_課題の説明:_
税制改革を扱った抜粋文によると、アメリカで勤労所得税額控除(EITC)が初めて導入されたのは何年か。

_抜粋文:_
------------------------------------------------------------

第I部 世界に学ぶ-日本経済が直面する課題への教訓 |
第1章 活力を高める税制改革 -アメリカ、イギリス、スウェーデン
前節では、各国の税制改革においては、税制の中立化を図りつつ、誘因を重視して経済の活性化をねらって導入された税制も多くあることを確認した。税制の中立化による中長期的な経済活力の高まりについては、その因果関係を明らかにすることは容易ではない。しかしながら、税負担の軽減による経済活性化の効果については、多くの研究がなされている。
個別税制の経済活性化の効果をみるためには、経済成長の決定要因である、①労働供給、②国内資本形成、③技術進歩、さらには④海外からの対内投資に対して税制が与えた影響を分析することが有益である。
本節では、実証分析の蓄積があるアメリカの事例を中心に、税制が上記①~④の要因に与えた影響に関する研究結果を紹介することによって、経済活性化の効果を明らかにしたい。
●労働所得税の軽減による労働供給促進効果
労働所得への課税は、余暇の相対的な価値を高めて労働意欲を阻害するため、労働供給を抑制する誘因となる。したがって、労働所得に関する減税は労働供給を促進する効果が期待される。
労働供給を測る指標としては、労働時間、労働力率が一般的である。労働所得税減税がこれらの指標に与える効果については、男性よりも女性について大きかったとする実証分析が多い(39)。税制改革によって中・高所得層の限界税率が引下げられた80年代のアメリカでは、女性の労働時間が高所得層ほど増加したとする分析(40)がある(第I-1-8図)。また、86年の税制改革の前後で、高所得既婚女性は税引後所得の増加に応じて労働供給を増加させており、少なくともその半分が労働力率の高まりによるものであるとする分析がある(41)。
労働供給を測る上では、その質についても考慮する必要があるとされる(42)。労働力の質が労働生産性に反映されるとすると、税制改革によって労働意欲が高まり、質の高い労働が供給されるようになれば、労働生産性が高まり、実質賃金が上昇すると考えられる。アメリカでは81年、86年の税制改革によって高所得層の税負担が大幅に軽減されたが、81年、86年の税制改革で実施された労働所得税減税に対する所得の弾性値は、いずれも高所得層ほど高かったとの分析結果がある(43)。
これらの分析は減税による労働供給の促進の効果を示している。
●誘因を重視する勤労所得税額控除
アメリカで75年に初めて導入された勤労所得税額控除(EITC)は、86年の税制改革の後も、90年、93年に拡充され、その予算規模は拡大を続けている。また近年イギリスを含む他のOECD諸国で採用の動きが広がるなど、注目を集めている(前掲コラム1-1を参照)。

------------------------------------------------------------

_資料の抜粋:_

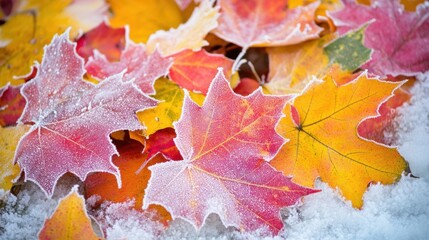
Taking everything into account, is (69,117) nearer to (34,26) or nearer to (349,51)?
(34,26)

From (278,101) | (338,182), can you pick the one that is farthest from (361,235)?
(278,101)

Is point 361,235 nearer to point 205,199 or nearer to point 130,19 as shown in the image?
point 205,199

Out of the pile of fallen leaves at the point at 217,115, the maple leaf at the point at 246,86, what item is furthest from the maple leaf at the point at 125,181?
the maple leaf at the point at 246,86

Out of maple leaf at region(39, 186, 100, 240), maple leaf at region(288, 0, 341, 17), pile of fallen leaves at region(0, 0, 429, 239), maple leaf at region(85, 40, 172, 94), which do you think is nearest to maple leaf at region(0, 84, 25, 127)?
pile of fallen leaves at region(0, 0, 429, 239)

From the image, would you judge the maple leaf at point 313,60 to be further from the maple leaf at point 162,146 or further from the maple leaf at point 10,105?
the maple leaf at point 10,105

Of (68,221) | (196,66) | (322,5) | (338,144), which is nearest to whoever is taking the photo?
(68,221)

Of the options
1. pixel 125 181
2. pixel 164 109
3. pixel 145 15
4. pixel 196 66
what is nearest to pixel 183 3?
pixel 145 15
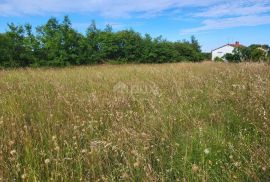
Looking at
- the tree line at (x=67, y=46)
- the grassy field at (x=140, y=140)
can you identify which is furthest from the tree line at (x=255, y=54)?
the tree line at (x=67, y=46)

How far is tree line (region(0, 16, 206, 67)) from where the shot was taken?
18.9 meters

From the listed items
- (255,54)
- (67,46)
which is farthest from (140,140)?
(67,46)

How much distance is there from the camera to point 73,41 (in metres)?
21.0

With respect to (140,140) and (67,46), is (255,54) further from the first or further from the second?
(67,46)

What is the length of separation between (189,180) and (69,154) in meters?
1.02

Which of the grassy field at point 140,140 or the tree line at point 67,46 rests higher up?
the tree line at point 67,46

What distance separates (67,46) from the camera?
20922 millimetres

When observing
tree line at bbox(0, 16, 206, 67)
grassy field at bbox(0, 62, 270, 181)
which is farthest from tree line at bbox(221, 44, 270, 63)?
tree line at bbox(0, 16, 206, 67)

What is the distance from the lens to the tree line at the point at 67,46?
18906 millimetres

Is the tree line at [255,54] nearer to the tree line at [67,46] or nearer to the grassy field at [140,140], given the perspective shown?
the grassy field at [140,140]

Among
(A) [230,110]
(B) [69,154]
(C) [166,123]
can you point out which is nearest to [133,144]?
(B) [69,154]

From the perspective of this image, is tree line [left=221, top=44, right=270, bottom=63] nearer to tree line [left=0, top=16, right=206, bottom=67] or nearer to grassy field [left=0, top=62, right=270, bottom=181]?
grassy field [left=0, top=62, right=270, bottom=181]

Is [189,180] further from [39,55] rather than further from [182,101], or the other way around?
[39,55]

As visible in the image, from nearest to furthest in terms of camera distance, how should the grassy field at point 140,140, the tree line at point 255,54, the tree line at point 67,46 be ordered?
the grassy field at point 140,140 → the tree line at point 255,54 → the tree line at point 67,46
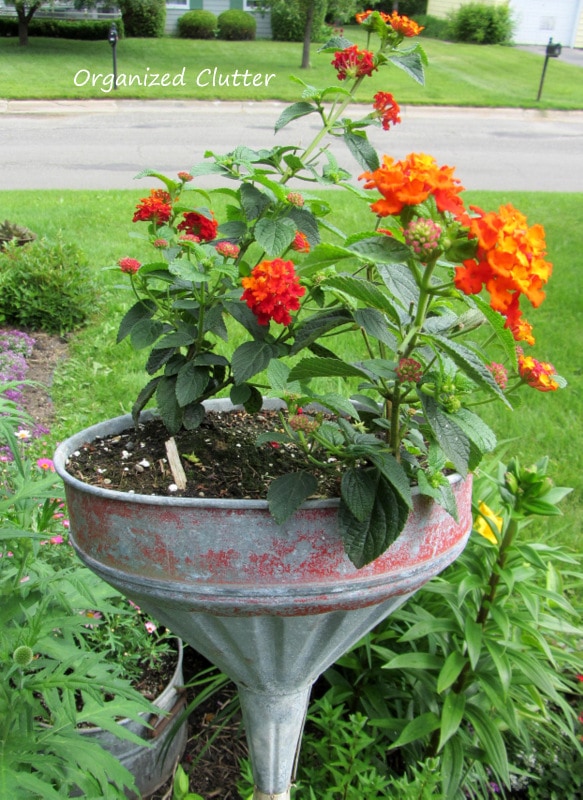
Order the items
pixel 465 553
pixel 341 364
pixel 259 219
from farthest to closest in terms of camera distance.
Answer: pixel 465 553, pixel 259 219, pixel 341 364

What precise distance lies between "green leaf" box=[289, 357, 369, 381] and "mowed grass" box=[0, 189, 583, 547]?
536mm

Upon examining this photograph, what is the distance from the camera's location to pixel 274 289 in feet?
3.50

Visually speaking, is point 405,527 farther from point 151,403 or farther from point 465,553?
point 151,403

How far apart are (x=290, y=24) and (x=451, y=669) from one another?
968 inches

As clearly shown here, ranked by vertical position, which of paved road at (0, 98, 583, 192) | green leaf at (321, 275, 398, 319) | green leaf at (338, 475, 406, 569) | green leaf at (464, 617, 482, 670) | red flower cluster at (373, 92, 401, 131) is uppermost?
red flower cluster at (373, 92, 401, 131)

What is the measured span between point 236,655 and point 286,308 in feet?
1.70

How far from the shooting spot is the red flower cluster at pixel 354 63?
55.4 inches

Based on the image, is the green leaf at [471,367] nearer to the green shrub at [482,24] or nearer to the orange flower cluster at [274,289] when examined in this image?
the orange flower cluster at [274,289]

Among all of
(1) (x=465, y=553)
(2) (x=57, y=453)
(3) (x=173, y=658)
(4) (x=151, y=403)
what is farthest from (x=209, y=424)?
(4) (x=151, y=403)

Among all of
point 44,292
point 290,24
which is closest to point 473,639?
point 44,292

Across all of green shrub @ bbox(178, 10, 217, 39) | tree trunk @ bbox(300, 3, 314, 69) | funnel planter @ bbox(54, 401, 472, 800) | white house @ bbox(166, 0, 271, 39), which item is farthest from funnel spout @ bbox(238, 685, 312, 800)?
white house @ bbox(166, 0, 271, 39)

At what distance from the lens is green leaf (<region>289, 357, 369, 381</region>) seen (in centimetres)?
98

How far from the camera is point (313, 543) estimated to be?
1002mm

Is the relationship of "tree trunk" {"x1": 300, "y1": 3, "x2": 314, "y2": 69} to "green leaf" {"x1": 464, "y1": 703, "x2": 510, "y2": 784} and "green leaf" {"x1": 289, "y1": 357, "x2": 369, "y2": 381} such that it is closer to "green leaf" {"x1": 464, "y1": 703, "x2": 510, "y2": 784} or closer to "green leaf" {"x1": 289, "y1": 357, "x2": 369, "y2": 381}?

------------------------------------------------------------

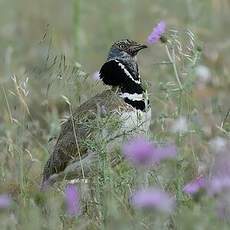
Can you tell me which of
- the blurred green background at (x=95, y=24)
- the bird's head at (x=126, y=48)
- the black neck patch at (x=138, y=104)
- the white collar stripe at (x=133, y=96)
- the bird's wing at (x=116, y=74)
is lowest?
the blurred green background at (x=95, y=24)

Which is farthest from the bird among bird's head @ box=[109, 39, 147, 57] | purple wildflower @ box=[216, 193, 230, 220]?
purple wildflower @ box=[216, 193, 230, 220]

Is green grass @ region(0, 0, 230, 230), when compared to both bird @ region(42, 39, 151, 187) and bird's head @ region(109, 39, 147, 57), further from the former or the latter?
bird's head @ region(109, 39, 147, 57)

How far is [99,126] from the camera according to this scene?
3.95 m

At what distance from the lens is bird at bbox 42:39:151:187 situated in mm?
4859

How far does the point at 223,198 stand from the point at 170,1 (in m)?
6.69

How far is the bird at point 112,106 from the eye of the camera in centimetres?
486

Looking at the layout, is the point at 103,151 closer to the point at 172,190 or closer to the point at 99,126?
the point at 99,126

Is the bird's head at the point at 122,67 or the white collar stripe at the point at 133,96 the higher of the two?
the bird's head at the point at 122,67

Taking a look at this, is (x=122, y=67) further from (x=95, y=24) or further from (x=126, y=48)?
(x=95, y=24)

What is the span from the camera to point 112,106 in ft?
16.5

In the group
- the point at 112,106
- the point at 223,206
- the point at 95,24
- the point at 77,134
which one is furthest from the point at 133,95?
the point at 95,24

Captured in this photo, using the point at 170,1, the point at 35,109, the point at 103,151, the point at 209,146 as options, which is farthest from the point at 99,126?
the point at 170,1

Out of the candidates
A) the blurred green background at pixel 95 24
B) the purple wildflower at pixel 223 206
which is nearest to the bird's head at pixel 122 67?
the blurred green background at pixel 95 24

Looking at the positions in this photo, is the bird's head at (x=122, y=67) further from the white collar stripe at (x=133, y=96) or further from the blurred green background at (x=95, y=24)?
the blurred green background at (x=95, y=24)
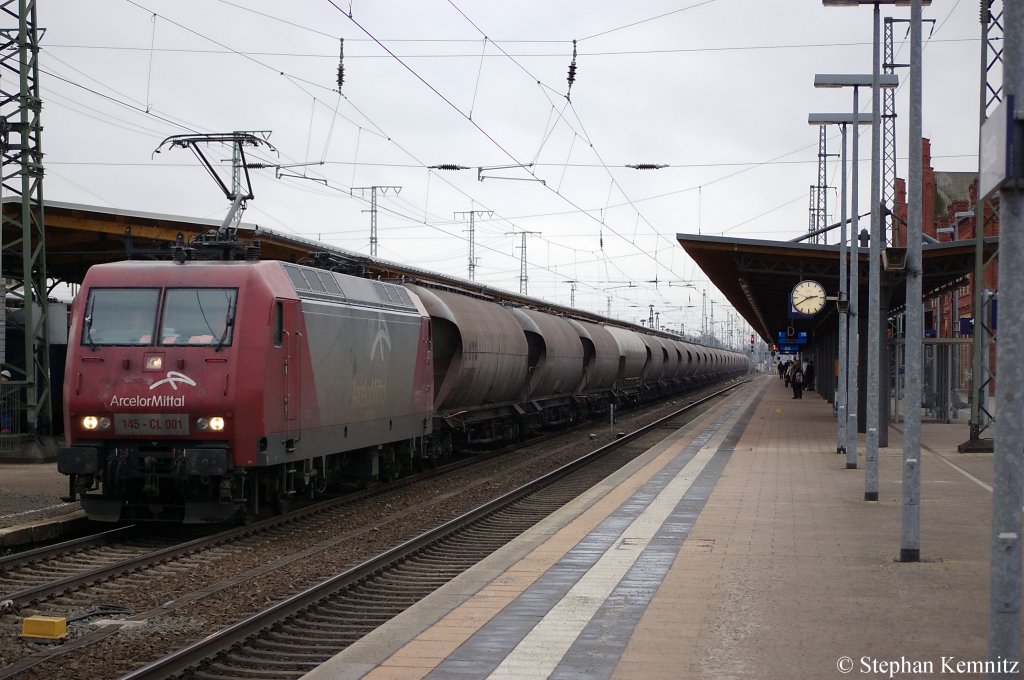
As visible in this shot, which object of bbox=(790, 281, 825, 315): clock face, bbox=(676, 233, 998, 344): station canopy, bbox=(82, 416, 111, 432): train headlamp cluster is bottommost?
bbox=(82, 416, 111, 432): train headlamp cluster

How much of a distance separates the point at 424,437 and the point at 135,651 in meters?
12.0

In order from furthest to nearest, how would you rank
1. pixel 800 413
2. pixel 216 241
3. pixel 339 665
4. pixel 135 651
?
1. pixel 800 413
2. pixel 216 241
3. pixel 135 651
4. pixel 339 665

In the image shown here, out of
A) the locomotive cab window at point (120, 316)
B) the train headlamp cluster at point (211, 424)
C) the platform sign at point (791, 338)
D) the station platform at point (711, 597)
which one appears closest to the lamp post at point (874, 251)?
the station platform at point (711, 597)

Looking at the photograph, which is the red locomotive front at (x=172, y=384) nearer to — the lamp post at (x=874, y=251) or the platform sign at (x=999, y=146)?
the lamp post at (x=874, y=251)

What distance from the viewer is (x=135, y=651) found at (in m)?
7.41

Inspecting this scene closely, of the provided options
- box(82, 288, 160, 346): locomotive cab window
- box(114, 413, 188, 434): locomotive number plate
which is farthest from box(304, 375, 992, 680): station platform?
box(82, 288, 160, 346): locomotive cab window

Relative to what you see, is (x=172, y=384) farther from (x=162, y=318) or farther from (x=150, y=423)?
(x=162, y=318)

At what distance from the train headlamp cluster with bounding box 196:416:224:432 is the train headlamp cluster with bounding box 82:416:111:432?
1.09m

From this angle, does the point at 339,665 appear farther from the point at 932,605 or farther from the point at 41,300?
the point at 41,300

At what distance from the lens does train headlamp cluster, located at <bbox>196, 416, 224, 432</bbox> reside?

------------------------------------------------------------

_解答:_
75年に初めて導入された。